|
Phantom |
at Jul 17, 2007 at 5:57 pm
|
⇧ |
| |
Here is the scenario I was concerned about. Consider three nodes in the
system A, B and C which are placed say in different racks. Let us say that
the disk on A fries up today. Now the blocks that were stored on A are not
going to re-replicated (this is my understanding but I could be wrong in
this assumption) to some other node or to the new disk with which you would
bring back A. Now a month later the disk of B could fry and then another
month later disk on C could fry. This way you could slowly start losing data
in the absence of a replica synchronization algorithm like that in S3. This
would never happen in S3 because there is always a replica synchronization
algorithm that is running to give the guarantee that there will always be 3
replicas in the system. So if a disk fries then the data is re-replicated.
Of course there is no way to protect oneself from 3 machines which store
replicas losing their disks at the same time.
So I was wondering if there is a replica synchronization algorithm in place
or is it a feature that is planned for the future.
A
On 7/17/07, Ted Dunning wrote:Assuming that you have many more disks than 3, then the chances that 3
simultaneous disk failures being just the right 3 is much lower than the
chances of losing any 3 disks. This is enhanced by the ability of Hadoop
to
allocate files in different racks since one of the few mechanisms of
coordinating failures is losing an entire rack.

Provided data.
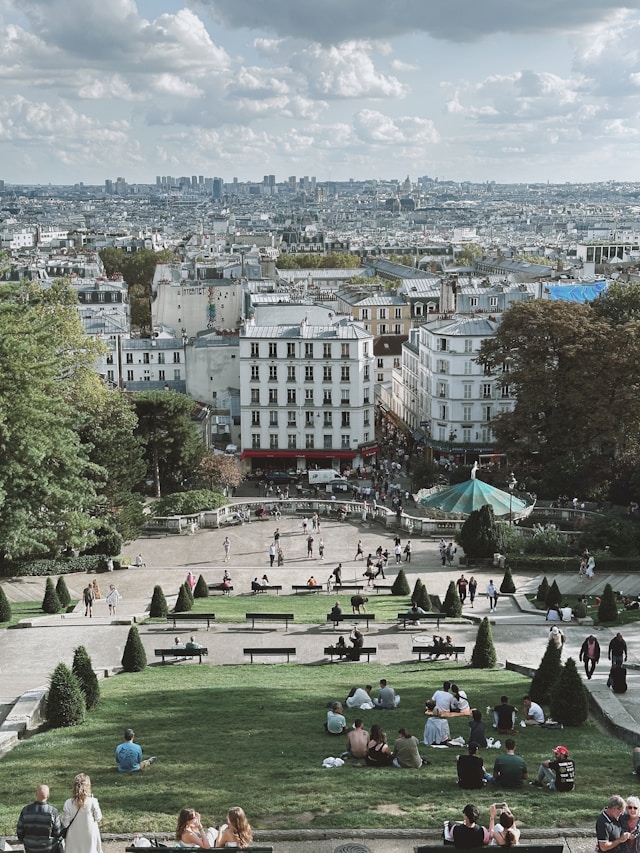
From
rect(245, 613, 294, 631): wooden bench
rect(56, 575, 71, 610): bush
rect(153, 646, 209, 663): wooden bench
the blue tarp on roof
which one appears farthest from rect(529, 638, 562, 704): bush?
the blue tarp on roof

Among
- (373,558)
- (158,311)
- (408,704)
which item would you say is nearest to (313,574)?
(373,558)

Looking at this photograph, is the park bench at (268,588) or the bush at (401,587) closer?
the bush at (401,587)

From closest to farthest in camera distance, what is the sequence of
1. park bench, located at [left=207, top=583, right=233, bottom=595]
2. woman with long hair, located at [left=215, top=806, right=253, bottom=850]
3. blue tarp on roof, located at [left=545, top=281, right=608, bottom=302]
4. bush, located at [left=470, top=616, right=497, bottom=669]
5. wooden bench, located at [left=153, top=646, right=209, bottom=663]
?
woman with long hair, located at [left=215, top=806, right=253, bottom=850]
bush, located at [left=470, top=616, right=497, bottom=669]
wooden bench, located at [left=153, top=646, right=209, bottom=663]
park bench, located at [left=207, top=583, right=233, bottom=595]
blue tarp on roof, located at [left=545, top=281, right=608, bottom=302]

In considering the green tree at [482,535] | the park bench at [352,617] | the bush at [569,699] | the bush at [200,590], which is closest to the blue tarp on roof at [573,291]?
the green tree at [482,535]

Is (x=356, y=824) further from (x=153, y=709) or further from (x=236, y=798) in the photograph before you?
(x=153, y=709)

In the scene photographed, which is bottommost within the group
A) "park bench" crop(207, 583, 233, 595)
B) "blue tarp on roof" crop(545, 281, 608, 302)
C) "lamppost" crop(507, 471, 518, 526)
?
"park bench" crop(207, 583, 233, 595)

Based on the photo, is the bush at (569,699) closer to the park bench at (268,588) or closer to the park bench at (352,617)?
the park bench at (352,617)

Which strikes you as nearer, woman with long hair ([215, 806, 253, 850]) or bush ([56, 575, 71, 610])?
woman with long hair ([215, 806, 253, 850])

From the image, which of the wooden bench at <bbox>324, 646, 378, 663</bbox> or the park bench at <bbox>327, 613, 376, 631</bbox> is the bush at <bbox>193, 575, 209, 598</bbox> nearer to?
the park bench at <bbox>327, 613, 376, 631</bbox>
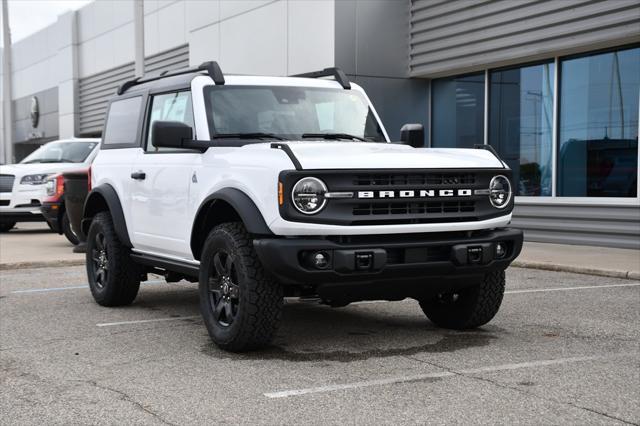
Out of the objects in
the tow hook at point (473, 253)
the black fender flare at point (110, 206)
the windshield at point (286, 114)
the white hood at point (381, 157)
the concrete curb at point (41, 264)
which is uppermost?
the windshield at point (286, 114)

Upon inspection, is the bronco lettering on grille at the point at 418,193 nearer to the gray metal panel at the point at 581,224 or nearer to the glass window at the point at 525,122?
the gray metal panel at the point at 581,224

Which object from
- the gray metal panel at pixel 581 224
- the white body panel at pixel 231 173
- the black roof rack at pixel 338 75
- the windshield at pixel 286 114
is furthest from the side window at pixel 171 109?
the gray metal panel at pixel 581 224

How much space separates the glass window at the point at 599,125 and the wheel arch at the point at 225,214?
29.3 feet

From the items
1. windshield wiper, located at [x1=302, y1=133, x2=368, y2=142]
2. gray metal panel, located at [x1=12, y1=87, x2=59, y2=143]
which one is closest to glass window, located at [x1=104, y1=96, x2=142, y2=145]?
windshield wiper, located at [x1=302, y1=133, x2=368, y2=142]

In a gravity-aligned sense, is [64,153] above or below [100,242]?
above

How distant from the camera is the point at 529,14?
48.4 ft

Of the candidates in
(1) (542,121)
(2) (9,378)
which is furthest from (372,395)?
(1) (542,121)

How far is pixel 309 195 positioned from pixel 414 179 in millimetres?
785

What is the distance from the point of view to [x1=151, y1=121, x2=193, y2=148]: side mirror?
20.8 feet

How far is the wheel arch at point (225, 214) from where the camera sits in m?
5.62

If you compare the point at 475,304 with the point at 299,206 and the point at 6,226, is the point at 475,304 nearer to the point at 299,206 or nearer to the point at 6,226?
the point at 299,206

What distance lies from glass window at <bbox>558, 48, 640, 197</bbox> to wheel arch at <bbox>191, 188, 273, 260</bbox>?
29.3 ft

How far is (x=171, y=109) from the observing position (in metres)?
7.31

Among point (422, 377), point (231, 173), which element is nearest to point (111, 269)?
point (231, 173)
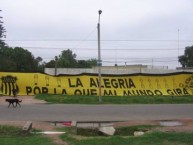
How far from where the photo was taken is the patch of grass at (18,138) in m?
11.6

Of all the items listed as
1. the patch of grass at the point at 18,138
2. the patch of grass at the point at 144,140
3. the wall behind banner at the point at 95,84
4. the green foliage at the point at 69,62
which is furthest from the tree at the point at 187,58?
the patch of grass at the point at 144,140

What to work on.
(a) Answer these from the Hadoop replication thread:
(i) In the scenario described, how many nodes are there, and where are they placed?
(ii) Which system is said to always run a replica synchronization algorithm?
(iii) What does Ted Dunning call one of the few mechanisms of coordinating failures?
(b) In the Hadoop replication thread, substitute "drives" for "disks" in the passage starting with "So I was wondering" and going on through "an entire rack.", and write out the passage.
(c) Continue the Hadoop replication thread from where it stops.

Responses in order.
(a)
(i) Three nodes, A, B and C, placed in different racks.
(ii) S3.
(iii) Losing an entire rack.

(b)
So I was wondering if there is a replica synchronization algorithm in place
or is it a feature that is planned for the future.
A
On 7/17/07, Ted Dunning wrote:Assuming that you have many more drives than 3, then the chances that 3
simultaneous disk failures being just the right 3 is much lower than the
chances of losing any 3 drives. This is enhanced by the ability of Hadoop
to
allocate files in different racks since one of the few mechanisms of
coordinating failures is losing an entire rack.

(c)
For example, if you have 20 disks, then the chance of losing a particular
three disks given that you are losing 3 disks is about one chance in a
thousand (assuming independent error location) and should be impossible if
the failures are rack aligned.
Remember, you can always increase the number of replicas if you like.
On 7/17/07 12:55 AM, "Phantom" wrote:
Is replica management built into HDFS ? What I mean is if I set
replication
factor to 3 and if I lose 3 disks is that data lost forever ? I mean all 3
disks dying at the same time I know is a far fetched scenario but if they
die over a certain period of time does HDFS re-replicate the data to ensure
that there are always 3 copies in the system ?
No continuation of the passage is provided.